TASK DIRECTIONS –
Could you set down exactly the lines of the data below, starting at the one that holds "order: Strigiformes" and ending at the one that holds "common name: morepork", both included, and only those?

[Saved data entries]
══════════════════════════════

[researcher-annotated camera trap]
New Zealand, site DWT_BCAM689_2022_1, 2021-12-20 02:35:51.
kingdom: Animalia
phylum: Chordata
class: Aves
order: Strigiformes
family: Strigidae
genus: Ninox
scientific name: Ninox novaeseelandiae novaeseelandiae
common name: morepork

══════════════════════════════

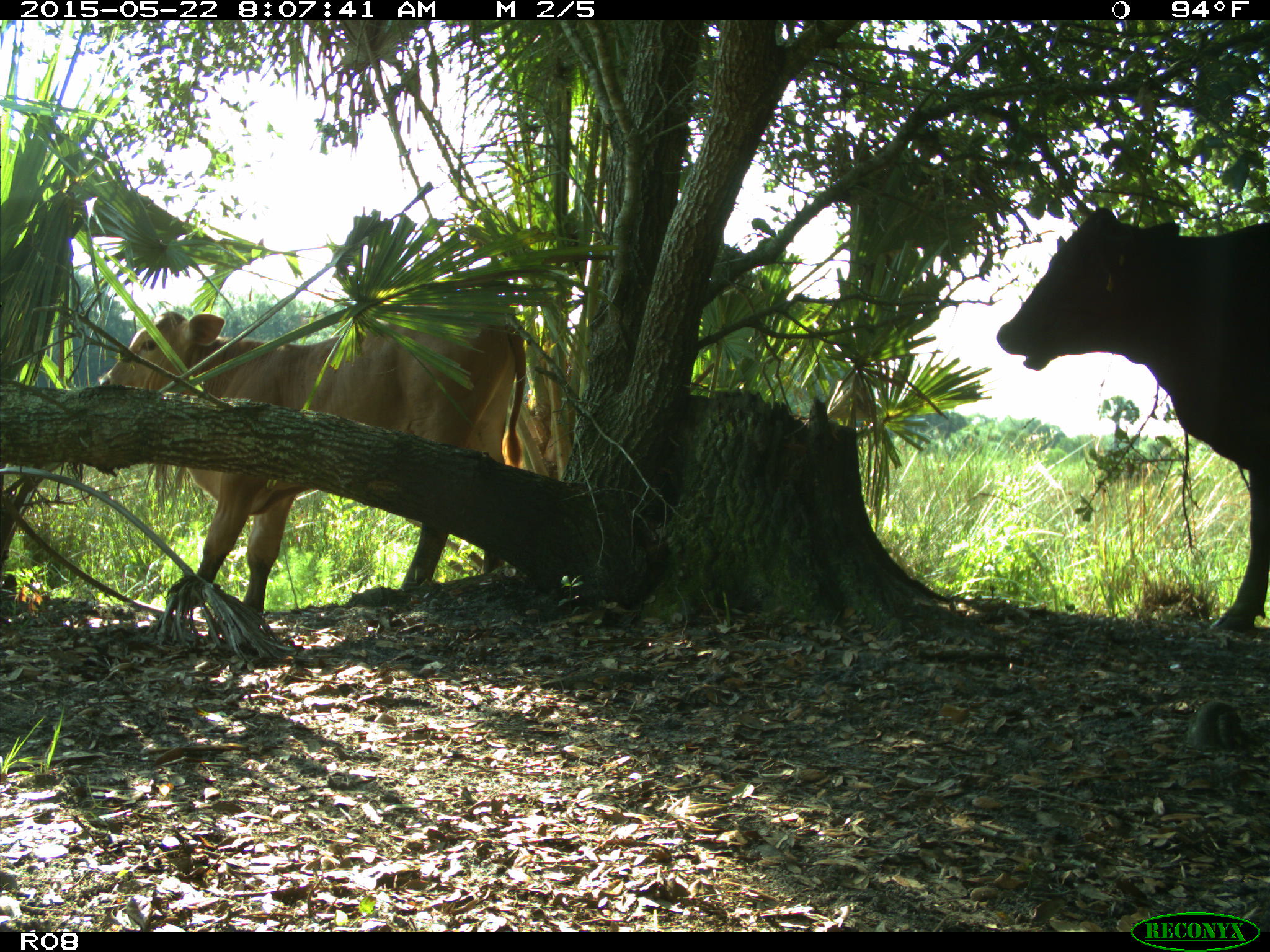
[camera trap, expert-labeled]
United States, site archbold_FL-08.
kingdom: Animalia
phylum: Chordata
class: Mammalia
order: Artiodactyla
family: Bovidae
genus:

══════════════════════════════

EXPECTED ANSWER –
order: Strigiformes
family: Strigidae
genus: Ninox
scientific name: Ninox novaeseelandiae novaeseelandiae
common name: morepork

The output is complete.